(REQUIRED ACTION): In the Project CARS review below, why did the writer stop using the stick shift attachment with the wheel? Answer in one to three sentences.

(EXTRACT PROVIDED):
==*==

Having played both titles, I can tell you that the GOTY edition definitely handles better than it's predecessor, which should be the case as it was advertised as having over 500 bug fixes. One of the biggest complaints with the original game is that the AI was not the best at handling tracks. There were endless amounts of complaints of the AI drivers getting caught up with one another on turns and causing massive clusters of traffic that made it virtually impossible to get through without either cutting off the track and eating a lap penalty or just plowing through everyone and doing damage to your car. The latter of these two problems wasn't an issue if you were playing on a lower difficulty, but the higher levels resulted in damage to the vehicle and requiring lengthy trips to the pits. These AI problems have been fixed for the most part. I still notice the magnetic pull in a lot of the standard road vehicles that allows players to simply draft far too easily. It's not nearly as noticeable as the first title where one would get attached and actually had to step on the brakes or do a pretty harsh turn to break free, which is a good thing. The AI is better, but it still has its moments in futility, especially on courses with a higher amount of turns.

One of my biggest complaints with the first title is that playing with the standard Xbox gamepad was difficult. There seems to have been some slight changes to the physics and sensitivity in the GOTY edition, specifically with the analog stick and steering. It still isn't great, though, but to be fair any racing game really should be played with a wheel and pedal if one can afford it. Playing with the controller for a couple of hours was quite frustrating, so it wasn't long before I broke out the Logitech G920 rig and tried that to see if it was better. Needless to say, this was a night and day difference. There are certain racing games where using the regular controller is fine and won't penalize you too much, such as the Need for Speed series and the old Burnout series. Project CARS needs to have a solid rig with it, because the game is just far more enjoyable, though I ditched the stick shift attachment because the wings on the wheel are far easier to use with this title. Once I got used to the wheel again, it was smooth sailing and the game became a treat to play.

==*==

(DATA EXCERPT):
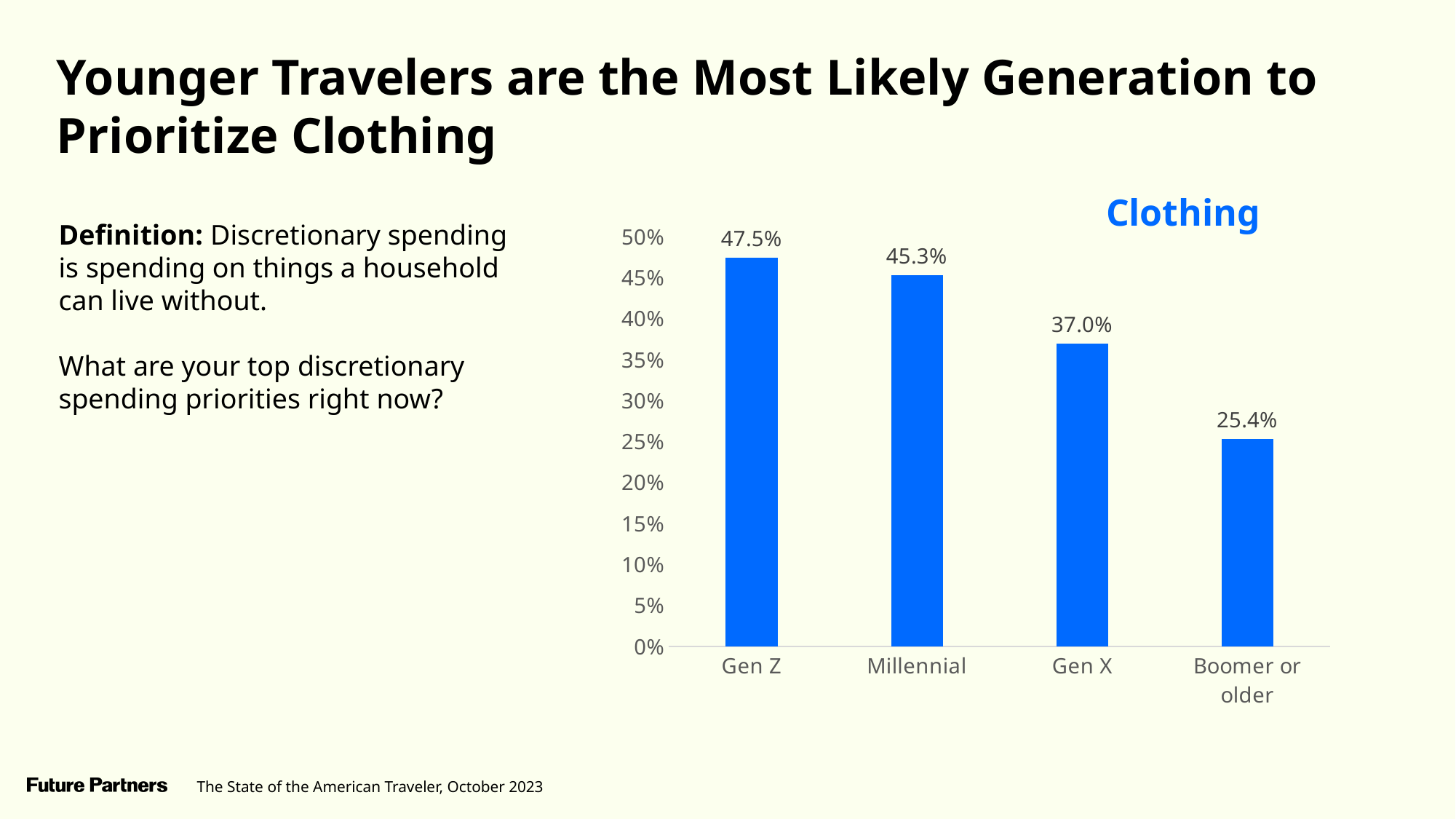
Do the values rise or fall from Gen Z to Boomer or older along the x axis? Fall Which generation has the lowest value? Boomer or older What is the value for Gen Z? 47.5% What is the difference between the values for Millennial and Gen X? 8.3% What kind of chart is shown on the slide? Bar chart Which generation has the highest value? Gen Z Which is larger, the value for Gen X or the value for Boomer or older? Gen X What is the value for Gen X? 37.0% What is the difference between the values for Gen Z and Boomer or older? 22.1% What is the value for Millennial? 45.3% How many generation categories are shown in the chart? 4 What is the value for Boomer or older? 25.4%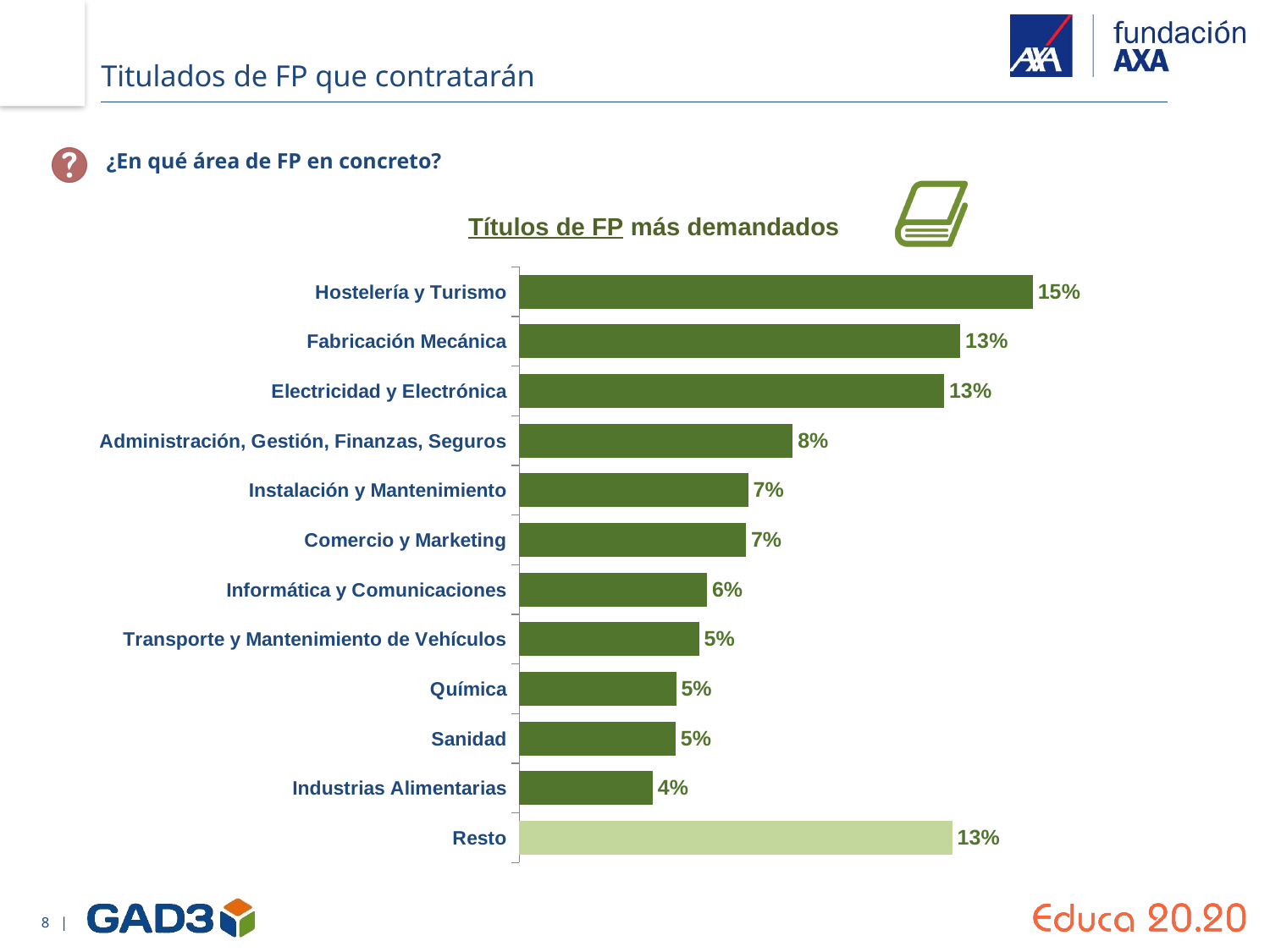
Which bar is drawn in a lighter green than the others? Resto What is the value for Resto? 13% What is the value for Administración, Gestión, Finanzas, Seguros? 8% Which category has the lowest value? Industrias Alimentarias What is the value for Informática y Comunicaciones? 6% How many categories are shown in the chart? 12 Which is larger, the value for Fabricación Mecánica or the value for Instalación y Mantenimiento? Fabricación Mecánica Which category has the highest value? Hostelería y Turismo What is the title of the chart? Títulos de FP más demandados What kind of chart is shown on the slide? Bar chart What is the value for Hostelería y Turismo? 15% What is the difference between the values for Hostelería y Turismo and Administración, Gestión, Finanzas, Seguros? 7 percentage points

==*==

(REPLY): The writer dropped the stick shift attachment because the wings on the wheel were far easier to use with this title.